---------- Text for analysis ----------

That's apparently what happened in the latest case.

Jack Ariola Erenberg
Jack Ariola Erenberg, 9, died Tuesday, August 7, 2012 of a suspected amoeba infection. He's seen here in an undated photo provided by his father.
Photo courtesy Jim Ariola

The boy's father, Jim Ariola of Wyoming, said Jack fell ill while camping with his mom near Grand Marais. Doctors didn't think it was serious.

"They went back to the campsite because they thought it was just flu-like symptoms, you know," Arola said. "Saturday night, I got a call again, and [Jack's mother] said Jack's really sick. They think he's got meningitis and they want to fly him to Duluth in a helicopter. I hopped in my truck and he was in rough shape. This bug got to his brain really fast."

The boy's uncle, Nathan Rader of Maplewood, said Erenberg recently moved to Stillwater with his mom. He also had a brother and three sisters.

"Jack played football and hockey up in Rush City. The kid was just amazing. He loved knitting, he loved cats," Rader said. "If knitting was girl thing, he loved to do it, and he never cared one iota what people thought."

Rader said that no one realized the danger the lake might pose.

"Jack was probably at the beach with 100 other kids at the time he got sick," Rader said.

Experts say amoebas found in the lake were positively linked to the 2010 death, but that the bug is common.

"You can even find it in Siberia, basically, in lakes," said Richard Danila, Minnesota's assistant state epidemiologist.

----------

### Tasks and exercises
• A. List every person whom the news excerpt about the amoeba death identifies by both a first and a last name.
• B. Retype the part of the news excerpt about the amoeba death starting with "The boy's uncle, Nathan" and going on through "bug is common.".
Rely only on the news excerpt about the amoeba death to complete this work.

---------- Data provided ----------

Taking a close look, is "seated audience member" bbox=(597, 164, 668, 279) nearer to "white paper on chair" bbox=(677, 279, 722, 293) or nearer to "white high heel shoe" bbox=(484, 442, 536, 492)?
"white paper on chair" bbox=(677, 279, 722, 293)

----------
---------- Data provided ----------

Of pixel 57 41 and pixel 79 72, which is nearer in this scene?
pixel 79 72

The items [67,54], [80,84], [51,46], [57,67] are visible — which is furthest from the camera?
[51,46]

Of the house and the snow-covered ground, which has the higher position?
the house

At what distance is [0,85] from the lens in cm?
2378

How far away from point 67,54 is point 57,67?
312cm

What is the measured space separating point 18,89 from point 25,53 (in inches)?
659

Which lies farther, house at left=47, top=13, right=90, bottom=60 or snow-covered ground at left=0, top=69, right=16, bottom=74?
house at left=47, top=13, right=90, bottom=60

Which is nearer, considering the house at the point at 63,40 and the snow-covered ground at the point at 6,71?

----------

### Answers for this exercise
• A. Jack Ariola Erenberg, Jim Ariola, Nathan Rader, Richard Danila

• B.
The boy's uncle, Nathan Rader of Maplewood, said Erenberg recently moved to Stillwater with his mom. He also had a brother and three sisters.

"Jack played football and hockey up in Rush City. The kid was just amazing. He loved knitting, he loved cats," Rader said. "If knitting was girl thing, he loved to do it, and he never cared one iota what people thought."

Rader said that no one realized the danger the lake might pose.

"Jack was probably at the beach with 100 other kids at the time he got sick," Rader said.

Experts say amoebas found in the lake were positively linked to the 2010 death, but that the bug is common.